Baseball preview: Canterino headlines veteran pitching staff
For the opening game of each weekend series, Rice baseball ace Matt Canterino will be entrusted to propel the Owls to wins on the mound. From each Monday morning to Friday evening, however, Canterino said his focus will be to prioritize his degree in mechanical engineering.
“What I’ve come to find is that I really like mechanical engineering and I really like baseball, and if you really like a couple of things, you’ll be able to find enough time to make it work,” Canterino said. “I have a good group of friends that I am able to work on assignments with or work on pitching with. You’re talking about grinding through some of these things - it’s the people around me who make it possible.”
Canterino enters spring 2019 chock-full of momentum: over the summer, he was the winning pitcher in the Cape Cod League All-Star Game and also pitched for the United States Collegiate National Team. Canterino was one of 55 players named to USA Baseball’s Golden Spikes Preseason Award Watch List, which recognizes the most outstanding college baseball players in the country.
Baseball America named Canterino to its preseason second-team All-America, and collegiate baseball writers placed him as a preseason third-team All-American. Last season, Canterino earned his place among All-Conference USA’s first team; this season, he was tabbed the preseason C-USA pitcher of the year.
Despite reaping individual success, Canterino said he was frustrated with his 7-5 pitching record and Rice’s 26-31-2 campaign last season.
“It wasn’t necessarily a function of one particular thing or a whole,” Canterino said. “Some things happen. You lose a little bit of that fire over the course of a long season. What other [college] sport plays 60 games in a year? Considering our games are three hours each? You’re talking about some adversity.”
According to Canterino, he is comfortable with the team’s transition from Wayne Graham to newly-hired Owls’ skipper Matt Bragga.
“I am beyond grateful for everything Coach Graham has done for me,” Canterino said. “[Graham] has made me a better ballplayer, a more intuitive ballplayer, and he really showed me what it takes to succeed at this level. What Coach Bragga has provided, both to myself and the team as a whole, is a different level of energy to build from. We know we will face adversity, so we need to have the energy and confidence to overcome that adversity - that’s what Coach Bragga has been teaching us. He always says that we should build each other up, because that’s what being a team is all about. In the end, it is the team that flourishes or dies.”

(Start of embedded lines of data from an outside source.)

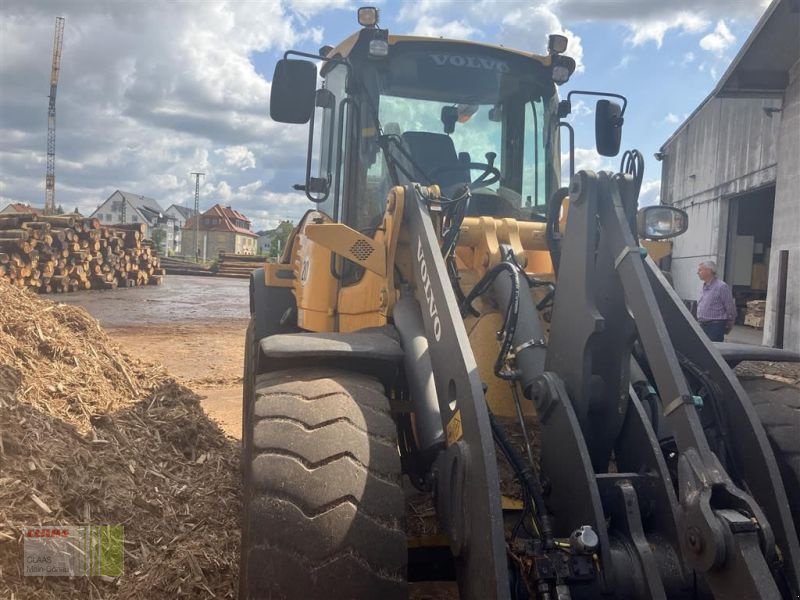 Radlader del tipo Sonstige VOLVO L 50 H, Gebrauchtmaschine en Schlüsselfeld-Elsendorf (Imagen 2)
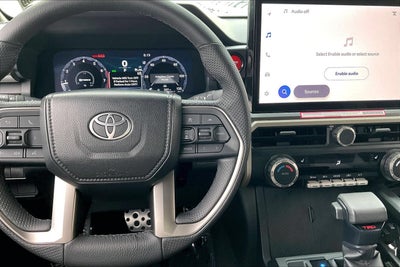 2024 Toyota Tacoma 4WD TRD Sport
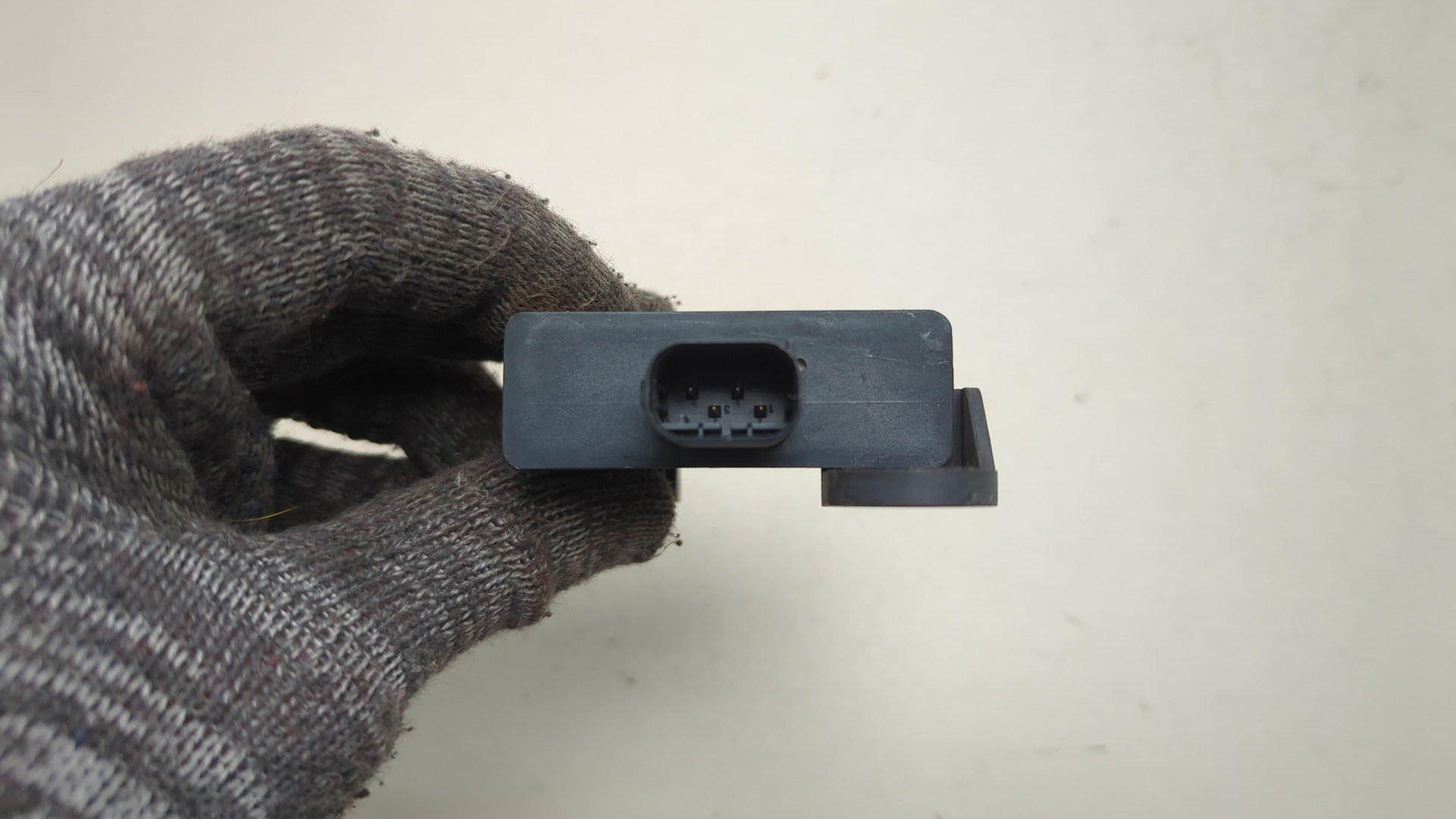 Датчик давления в шине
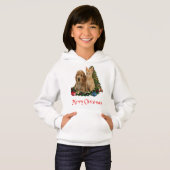 Chihuahua Kerstmis (Voorkant volledig)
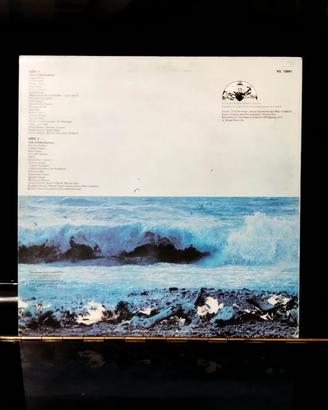 LP Vinile 33 Giri Tubular Bells Mike Oldfield
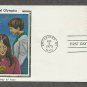 Special Olympics, Skill, Caring, Joy, CS First Issue USA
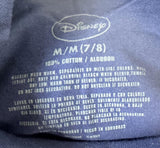 Disney Boy's Jake And The Never Land Pirates Blue Short Sleeve Shirt Size Medium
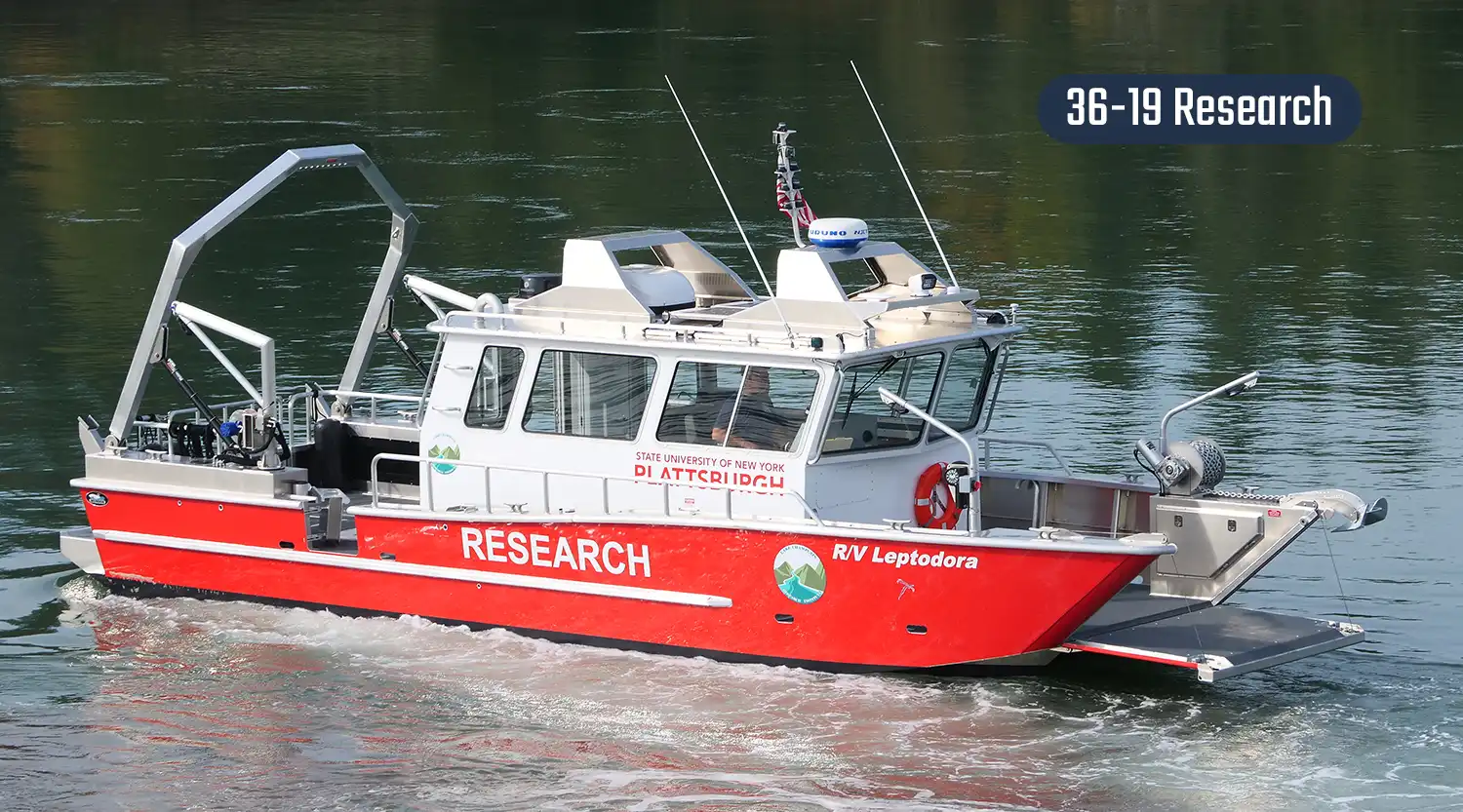 Munson Model 36-19 Hero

In seven starts at Reckling Park last season, Canterino finished 5-1 with 2.49 ERA and .155 opponent batting average allowed. Canterino said he benefits from a pregame routine established during his stint as a two-year varsity starter at Carroll High School in Southlake, Texas.
“I have a simple routine,” Canterino said. “It goes from stretching to watching the team to reading the scouting report to watching some film. I have it pretty down pat [so] that I know preparation isn’t much of an issue for me. I know that if anything goes wrong on the mound, it is because of something that I did wrong when I was pitching, not because of anything I did wrong beforehand. I know if anything goes awry, I have to make the adjustment [immediately].”
Canterino said he strives to teach compartmentalization to younger pitchers on the squad.
“We have a lot of young pitchers coming on, so I am trying to use my experience to help them have success,” Canterino said. “I’m not necessarily telling them what to do, I’m just showing them some things that work for me. In the end, I don’t want this program to be good when I’m here, I want it to be good afterwards too.”
With the option of signing with a Major League Baseball organization after this season, Canterino said this could be his last year on Rice’s campus.
“Playing professional baseball has been a dream of mine since I was a little kid,” Canterino said. “If it presents itself most clearly this year, then [I will pursue the draft]. That’s not saying I haven’t appreciated my time at Rice thus far. But it’s like Coach Bragga preaches: you have to have expectations for yourself and you have to have the confidence to go get them.”